[RECORDS FOR THE EXERCISE]

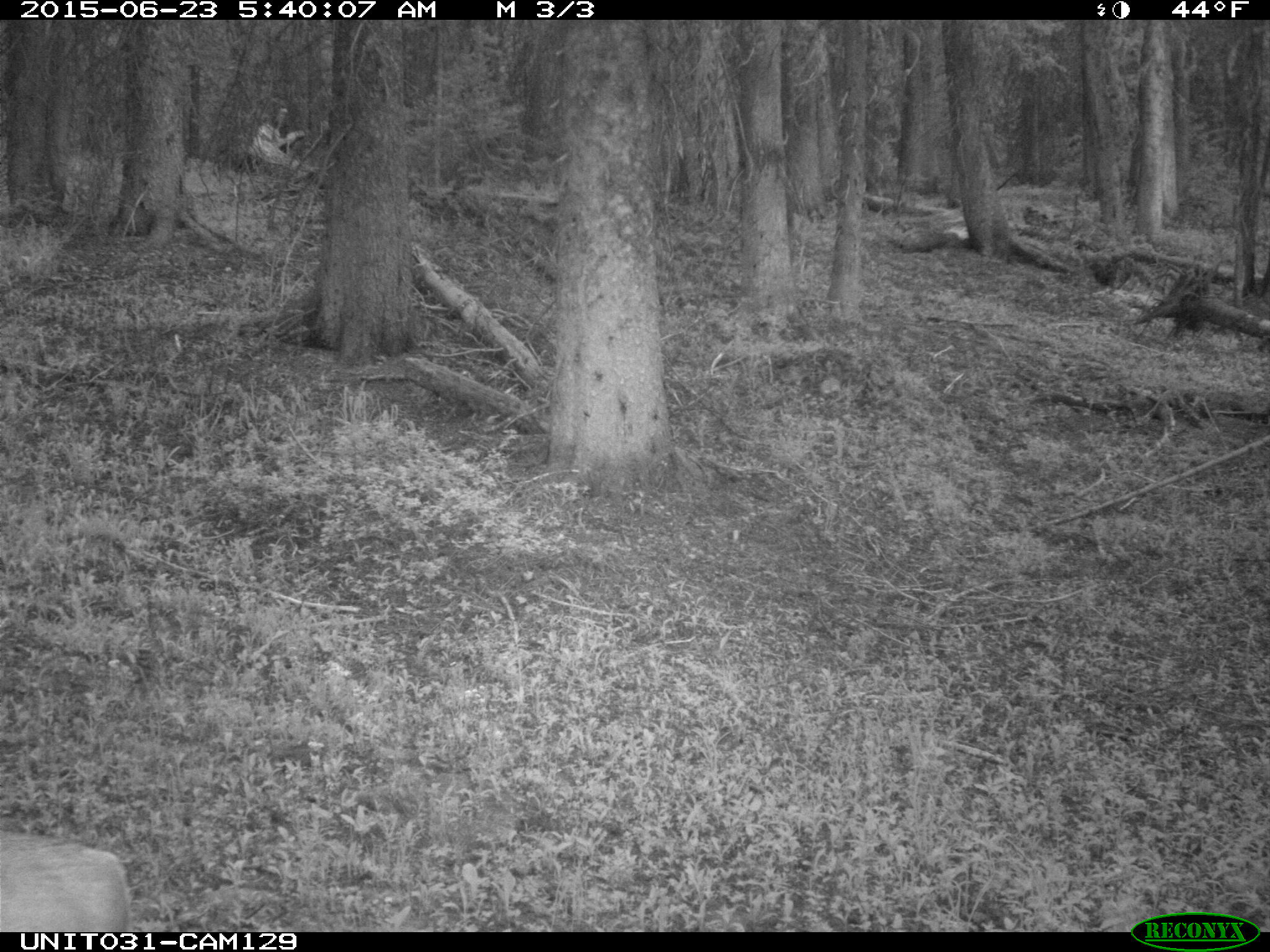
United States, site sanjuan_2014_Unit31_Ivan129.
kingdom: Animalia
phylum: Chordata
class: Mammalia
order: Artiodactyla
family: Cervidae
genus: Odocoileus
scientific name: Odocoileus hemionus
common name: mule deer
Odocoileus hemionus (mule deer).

[/RECORDS FOR THE EXERCISE]

◆ DESCRIPTION OF THE TASK
Output the data above exactly, excluding images.

◆ REPLY
United States, site sanjuan_2014_Unit31_Ivan129.
kingdom: Animalia
phylum: Chordata
class: Mammalia
order: Artiodactyla
family: Cervidae
genus: Odocoileus
scientific name: Odocoileus hemionus
common name: mule deer
Odocoileus hemionus (mule deer).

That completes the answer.